Material
Mar29

Kenali Jenis-jenis Mortar Ini Yuk!

Apakah jenis-jenis dari mortar? Pengertian mortar ialah campuran dari bahan pengikat, bahan pengisi, dan air. Bahan pengikat yang biasa digunakan yaitu semen atau kapur, sedangkan untuk bahan pengisinya berupa pasir. Mortar umumnya dipakai untuk bahan perekat bata, meratakan permukaan pasangan bata, dan menyalurkan beban bangunan.

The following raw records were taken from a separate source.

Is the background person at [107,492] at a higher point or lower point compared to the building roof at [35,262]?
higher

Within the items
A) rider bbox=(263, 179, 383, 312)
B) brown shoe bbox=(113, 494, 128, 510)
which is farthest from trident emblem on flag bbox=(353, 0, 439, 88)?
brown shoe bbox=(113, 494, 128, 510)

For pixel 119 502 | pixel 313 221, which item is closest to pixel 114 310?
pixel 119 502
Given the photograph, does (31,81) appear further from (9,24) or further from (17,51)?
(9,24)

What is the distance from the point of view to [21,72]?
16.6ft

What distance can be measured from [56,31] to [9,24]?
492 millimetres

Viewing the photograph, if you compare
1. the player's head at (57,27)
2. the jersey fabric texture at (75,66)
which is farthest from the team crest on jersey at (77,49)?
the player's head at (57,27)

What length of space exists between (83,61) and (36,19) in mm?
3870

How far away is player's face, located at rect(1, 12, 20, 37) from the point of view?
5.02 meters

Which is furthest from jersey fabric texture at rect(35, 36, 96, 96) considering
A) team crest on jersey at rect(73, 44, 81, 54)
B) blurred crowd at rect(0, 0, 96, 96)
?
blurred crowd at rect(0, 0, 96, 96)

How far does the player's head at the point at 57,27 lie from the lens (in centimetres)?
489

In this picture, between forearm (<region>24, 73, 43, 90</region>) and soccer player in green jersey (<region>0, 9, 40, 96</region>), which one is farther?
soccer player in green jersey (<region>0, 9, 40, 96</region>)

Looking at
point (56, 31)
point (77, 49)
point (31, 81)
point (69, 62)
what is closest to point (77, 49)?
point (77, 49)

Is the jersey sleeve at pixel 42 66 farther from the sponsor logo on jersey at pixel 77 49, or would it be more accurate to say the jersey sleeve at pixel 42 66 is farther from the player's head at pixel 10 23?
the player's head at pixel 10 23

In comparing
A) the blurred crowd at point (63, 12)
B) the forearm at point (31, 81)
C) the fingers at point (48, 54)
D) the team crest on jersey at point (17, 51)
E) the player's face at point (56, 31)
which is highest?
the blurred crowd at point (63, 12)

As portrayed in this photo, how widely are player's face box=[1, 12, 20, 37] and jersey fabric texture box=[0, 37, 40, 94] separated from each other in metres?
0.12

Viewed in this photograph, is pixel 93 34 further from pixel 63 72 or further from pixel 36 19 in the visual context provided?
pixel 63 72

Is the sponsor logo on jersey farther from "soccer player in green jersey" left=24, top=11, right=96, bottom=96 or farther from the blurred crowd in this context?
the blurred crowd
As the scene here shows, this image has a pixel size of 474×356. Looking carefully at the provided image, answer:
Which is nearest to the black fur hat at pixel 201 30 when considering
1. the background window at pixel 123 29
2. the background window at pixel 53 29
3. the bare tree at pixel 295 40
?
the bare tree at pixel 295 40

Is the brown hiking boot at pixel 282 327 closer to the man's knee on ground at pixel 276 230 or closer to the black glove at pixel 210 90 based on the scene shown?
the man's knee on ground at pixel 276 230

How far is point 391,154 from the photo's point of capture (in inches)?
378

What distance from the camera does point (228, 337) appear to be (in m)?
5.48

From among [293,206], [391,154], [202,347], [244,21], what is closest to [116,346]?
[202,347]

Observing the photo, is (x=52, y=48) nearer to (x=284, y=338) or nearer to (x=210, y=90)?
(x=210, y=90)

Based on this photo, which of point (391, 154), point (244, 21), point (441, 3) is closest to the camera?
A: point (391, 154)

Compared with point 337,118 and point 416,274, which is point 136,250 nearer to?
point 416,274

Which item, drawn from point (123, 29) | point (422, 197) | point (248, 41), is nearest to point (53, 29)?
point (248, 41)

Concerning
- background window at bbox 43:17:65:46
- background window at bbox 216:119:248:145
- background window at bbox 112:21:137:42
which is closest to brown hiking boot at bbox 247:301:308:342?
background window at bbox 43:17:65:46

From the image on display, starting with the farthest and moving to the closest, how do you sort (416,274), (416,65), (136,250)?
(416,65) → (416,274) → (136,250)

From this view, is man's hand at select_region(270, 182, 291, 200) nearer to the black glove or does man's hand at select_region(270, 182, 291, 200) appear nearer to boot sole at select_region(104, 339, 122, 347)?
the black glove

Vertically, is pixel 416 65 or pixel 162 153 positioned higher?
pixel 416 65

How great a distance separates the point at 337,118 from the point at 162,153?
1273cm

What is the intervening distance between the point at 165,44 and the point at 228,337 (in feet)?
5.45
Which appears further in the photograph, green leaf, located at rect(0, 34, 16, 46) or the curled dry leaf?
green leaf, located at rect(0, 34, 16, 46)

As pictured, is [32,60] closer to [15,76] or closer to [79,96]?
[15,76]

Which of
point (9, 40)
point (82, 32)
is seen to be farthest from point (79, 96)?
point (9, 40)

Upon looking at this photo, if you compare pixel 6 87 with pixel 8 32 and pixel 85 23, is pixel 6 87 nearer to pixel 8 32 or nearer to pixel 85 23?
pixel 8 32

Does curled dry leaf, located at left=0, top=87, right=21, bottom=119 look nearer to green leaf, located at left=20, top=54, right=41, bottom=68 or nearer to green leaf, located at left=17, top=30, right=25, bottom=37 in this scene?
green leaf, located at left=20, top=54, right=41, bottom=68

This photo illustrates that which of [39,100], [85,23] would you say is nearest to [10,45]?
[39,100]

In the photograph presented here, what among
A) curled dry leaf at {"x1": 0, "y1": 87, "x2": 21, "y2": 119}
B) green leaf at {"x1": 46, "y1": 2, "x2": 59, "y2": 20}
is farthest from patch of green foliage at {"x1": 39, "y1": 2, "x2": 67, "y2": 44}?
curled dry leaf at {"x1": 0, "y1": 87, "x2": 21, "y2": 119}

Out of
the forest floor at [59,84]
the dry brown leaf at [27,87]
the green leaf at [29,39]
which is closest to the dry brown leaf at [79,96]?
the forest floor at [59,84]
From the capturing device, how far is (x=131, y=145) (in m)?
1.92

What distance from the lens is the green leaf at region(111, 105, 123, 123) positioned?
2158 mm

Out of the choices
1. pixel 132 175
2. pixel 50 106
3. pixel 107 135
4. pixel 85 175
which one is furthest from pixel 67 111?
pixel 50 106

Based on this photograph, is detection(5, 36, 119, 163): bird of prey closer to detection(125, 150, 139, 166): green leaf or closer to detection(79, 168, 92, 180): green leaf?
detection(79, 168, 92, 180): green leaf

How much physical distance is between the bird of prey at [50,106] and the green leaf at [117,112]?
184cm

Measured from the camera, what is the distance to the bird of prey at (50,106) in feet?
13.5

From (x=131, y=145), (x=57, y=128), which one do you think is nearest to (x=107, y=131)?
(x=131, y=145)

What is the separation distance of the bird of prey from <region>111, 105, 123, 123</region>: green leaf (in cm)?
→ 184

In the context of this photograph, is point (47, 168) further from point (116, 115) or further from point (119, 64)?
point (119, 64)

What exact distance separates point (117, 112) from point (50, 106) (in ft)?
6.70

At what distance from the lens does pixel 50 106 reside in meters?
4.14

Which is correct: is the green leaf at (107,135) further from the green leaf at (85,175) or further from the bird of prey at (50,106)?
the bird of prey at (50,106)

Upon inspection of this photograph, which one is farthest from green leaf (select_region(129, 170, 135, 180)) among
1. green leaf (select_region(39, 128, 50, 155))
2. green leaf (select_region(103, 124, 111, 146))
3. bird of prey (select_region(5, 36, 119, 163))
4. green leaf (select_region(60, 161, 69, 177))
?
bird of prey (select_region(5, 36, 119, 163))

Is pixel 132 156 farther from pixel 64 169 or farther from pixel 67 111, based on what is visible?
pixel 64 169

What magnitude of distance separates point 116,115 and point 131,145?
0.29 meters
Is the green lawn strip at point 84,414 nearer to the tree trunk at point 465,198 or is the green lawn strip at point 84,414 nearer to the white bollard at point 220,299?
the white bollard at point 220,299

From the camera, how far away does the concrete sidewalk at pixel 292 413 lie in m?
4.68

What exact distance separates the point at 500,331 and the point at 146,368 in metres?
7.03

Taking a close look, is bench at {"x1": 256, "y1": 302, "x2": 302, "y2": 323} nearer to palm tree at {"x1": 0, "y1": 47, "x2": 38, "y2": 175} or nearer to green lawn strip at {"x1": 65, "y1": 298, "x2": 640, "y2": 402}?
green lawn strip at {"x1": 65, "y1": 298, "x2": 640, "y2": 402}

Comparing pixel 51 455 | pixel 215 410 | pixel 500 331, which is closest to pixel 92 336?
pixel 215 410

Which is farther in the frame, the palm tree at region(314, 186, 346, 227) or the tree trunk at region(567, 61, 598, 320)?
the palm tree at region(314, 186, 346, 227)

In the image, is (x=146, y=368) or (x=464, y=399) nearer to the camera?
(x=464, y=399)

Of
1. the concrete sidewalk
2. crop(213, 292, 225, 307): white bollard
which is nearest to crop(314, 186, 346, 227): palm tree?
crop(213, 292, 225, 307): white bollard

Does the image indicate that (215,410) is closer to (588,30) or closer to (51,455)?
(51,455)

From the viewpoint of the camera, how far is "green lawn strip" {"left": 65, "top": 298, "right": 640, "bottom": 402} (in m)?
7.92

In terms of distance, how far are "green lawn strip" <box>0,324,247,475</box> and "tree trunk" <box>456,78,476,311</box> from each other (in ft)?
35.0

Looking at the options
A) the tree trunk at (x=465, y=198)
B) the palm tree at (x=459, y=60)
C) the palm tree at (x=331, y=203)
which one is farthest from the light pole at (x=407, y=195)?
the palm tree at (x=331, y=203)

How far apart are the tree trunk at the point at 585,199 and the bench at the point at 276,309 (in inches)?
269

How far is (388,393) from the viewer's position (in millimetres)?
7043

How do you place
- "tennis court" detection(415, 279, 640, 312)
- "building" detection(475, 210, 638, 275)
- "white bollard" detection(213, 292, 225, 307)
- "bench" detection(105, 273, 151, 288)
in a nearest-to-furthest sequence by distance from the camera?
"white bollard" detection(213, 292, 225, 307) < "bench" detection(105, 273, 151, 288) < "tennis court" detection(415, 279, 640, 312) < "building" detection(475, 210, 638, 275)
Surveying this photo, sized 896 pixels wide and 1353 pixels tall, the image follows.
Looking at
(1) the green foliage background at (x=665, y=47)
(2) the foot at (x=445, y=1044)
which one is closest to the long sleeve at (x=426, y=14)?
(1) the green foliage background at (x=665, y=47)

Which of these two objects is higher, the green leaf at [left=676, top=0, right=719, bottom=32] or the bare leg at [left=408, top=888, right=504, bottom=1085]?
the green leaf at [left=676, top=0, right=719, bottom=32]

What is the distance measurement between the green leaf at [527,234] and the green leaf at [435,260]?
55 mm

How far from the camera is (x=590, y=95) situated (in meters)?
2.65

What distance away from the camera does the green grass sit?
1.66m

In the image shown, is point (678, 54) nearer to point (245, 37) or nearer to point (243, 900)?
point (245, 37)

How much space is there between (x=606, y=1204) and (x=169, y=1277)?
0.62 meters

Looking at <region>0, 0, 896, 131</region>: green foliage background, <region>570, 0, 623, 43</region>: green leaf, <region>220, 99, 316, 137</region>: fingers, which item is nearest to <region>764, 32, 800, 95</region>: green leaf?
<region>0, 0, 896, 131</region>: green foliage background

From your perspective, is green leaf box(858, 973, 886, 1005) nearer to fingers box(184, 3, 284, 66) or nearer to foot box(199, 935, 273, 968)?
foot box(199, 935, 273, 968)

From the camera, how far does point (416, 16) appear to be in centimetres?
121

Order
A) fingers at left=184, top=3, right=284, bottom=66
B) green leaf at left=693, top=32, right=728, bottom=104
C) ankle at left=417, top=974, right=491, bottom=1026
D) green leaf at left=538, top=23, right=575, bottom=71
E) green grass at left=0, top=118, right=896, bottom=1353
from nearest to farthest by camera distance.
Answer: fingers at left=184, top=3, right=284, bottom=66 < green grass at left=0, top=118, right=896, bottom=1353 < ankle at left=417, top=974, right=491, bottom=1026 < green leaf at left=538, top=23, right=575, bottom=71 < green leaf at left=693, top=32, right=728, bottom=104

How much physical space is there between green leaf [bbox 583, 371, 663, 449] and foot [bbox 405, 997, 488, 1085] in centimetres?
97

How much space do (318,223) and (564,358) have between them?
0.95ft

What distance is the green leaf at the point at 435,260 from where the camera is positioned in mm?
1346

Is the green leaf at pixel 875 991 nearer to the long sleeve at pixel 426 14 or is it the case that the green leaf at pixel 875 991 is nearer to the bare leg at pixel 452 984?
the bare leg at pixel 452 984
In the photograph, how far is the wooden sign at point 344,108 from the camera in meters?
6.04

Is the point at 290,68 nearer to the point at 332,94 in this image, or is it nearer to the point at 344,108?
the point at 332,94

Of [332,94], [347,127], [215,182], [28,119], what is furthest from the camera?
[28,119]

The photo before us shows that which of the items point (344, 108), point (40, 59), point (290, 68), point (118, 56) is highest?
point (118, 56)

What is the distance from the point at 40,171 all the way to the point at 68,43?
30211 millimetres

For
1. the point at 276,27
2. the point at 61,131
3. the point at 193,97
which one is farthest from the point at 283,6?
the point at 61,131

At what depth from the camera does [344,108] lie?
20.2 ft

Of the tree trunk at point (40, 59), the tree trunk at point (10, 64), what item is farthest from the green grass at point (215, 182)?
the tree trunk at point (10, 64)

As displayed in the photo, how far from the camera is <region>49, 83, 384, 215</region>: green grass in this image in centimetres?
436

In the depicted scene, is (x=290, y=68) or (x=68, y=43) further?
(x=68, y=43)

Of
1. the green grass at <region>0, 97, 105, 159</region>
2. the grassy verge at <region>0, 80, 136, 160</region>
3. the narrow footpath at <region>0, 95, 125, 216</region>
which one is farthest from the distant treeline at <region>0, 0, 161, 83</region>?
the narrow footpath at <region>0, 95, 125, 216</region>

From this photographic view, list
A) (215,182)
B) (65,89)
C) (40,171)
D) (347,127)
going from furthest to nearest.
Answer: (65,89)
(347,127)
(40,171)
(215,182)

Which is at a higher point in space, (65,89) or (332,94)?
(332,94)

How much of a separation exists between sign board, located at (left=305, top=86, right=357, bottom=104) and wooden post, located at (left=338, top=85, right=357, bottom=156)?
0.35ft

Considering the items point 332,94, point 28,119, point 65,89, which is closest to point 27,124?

Adukan mortar yang baik harus memenuhi sifat-sifat tertentu antara lain kuat, mudah, dan menyusut. Yang dimaksud kuat adalah mortar tersebut wajib dapat menahan beban yang diterimanya. Penerapan mortar juga sebaiknya gampang dikerjakan, serta adukannya tidak terlalu basah maupun terlalu kering. Selain itu, mortar pun sebisa mungkin tidak cepat menyusut karena berisiko dapat mengakibatkan keretakan.

jenis-jenis-mortar.jpg

Berdasarkan bahan ikatannya, mortar dapat dikelompokkan menjadi 4 (empat) jenis, antara lain :

1. Mortar Lumpur

Bahan baku untuk membuat mortar lumpur terdiri atas pasir, lumpur/tanah liat, dan air. Selanjutnya bahan-bahan ini dicampur secara merata dengan perbandingan tertentu hingga menghasilkan tingkat kelayakan yang cukup baik. Kuncinya terletak pada pemakaian pasir dengan komposisi yang tepat, di mana apabila pasir yang digunakan terlalu sedikit akan mengakibatkan hasilnya tampak retak-retak sebab proses pengeringannya terlampau cepat. Begitu pula jikalau pemakaian pasir terlalu banyak, maka hasilnya adukan pun tidak dapat merekat sempurna. Kebanyakan mortar lumpur dimanfaatkan untuk pembuatan tembok tradisional dan tungku perapian.

2. Mortar Kapur

Pasir, kapur, semen merah, dan air merupakan bahan-bahan yang membentuk mortar kapur. Proses pembuatannya yakni campurkan pasir dan kapur dalam kondisi kering terlebih dahulu. Kemudian tambahkan air secukupnya ke dalam campuran tersebut sampai didapatkan adukan yang ideal sebagai bahan perekat. Seringkali selama proses pelekatan berlangsung, kapur mengalami penyusutan yang cukup signifikan. Oleh karena itu, perbandingan jumlah komposisi antara pasir dan kapur yang banyak digunakan yaitu 3:1. Sementara itu, jenis kapur yang lumrah dipakai dalam adukan mortar ini yaitu fat lime dan hydraulic lime.

3. Mortar Semen

Mortar semen terbuat dari semen, pasir, dan air yang dicampur sedemikian rupa pada tingkat proporsi yang sesuai. Tingkat perbandingan semen dan pasir yang membentuk mortar ini berkisar antara 1:2 sampai 1:6 tergantung kebutuhan pemakaian. Dibandingkan dengan dua jenis mortar sebelumnya, mortar semen memiliki kekuatan yang jauh lebih kokoh. Tidak heran, banyak orang yang menerapkannya untuk pembangunan tembok, pilar, kolom, dan struktur bangunan penopang beban lainnya, baik di dalam dan luar bangunan maupun di atas atau bawah permukaan tanah. Prinsip kerja mortar semen adalah air dan semen membentuk pasta, di mana pasta semen ini akan mengisi pori-pori di antara agregat halus dan mengikatnya sehingga menciptakan butiran agregat yang saling terikat dan membentuk suatu massa yang padat.

4. Mortar Khusus

Disebut sebagai mortar khusus sebab dalam pembuatannya, adukan ini diberi tambahan berupa zat aditif alias bahan khusus yang mempunyai kegunaan tertentu. Sebagai contoh, mortar khusus yang memilik bobot cukup ringan biasanya ditambahi dengan asbestos fiber, jutes fiber, butiran kayu, serbuk gergaji, serbuk kaca, dan sebagainya. Lain halnya jika ingin suatu mortar mempunyai tingkat ketahanan yang tinggi terhadap api, maka dalam pembuatannya adukan mortar tersebut harus ditambah dengan serbuk batu api dan aluminous cement.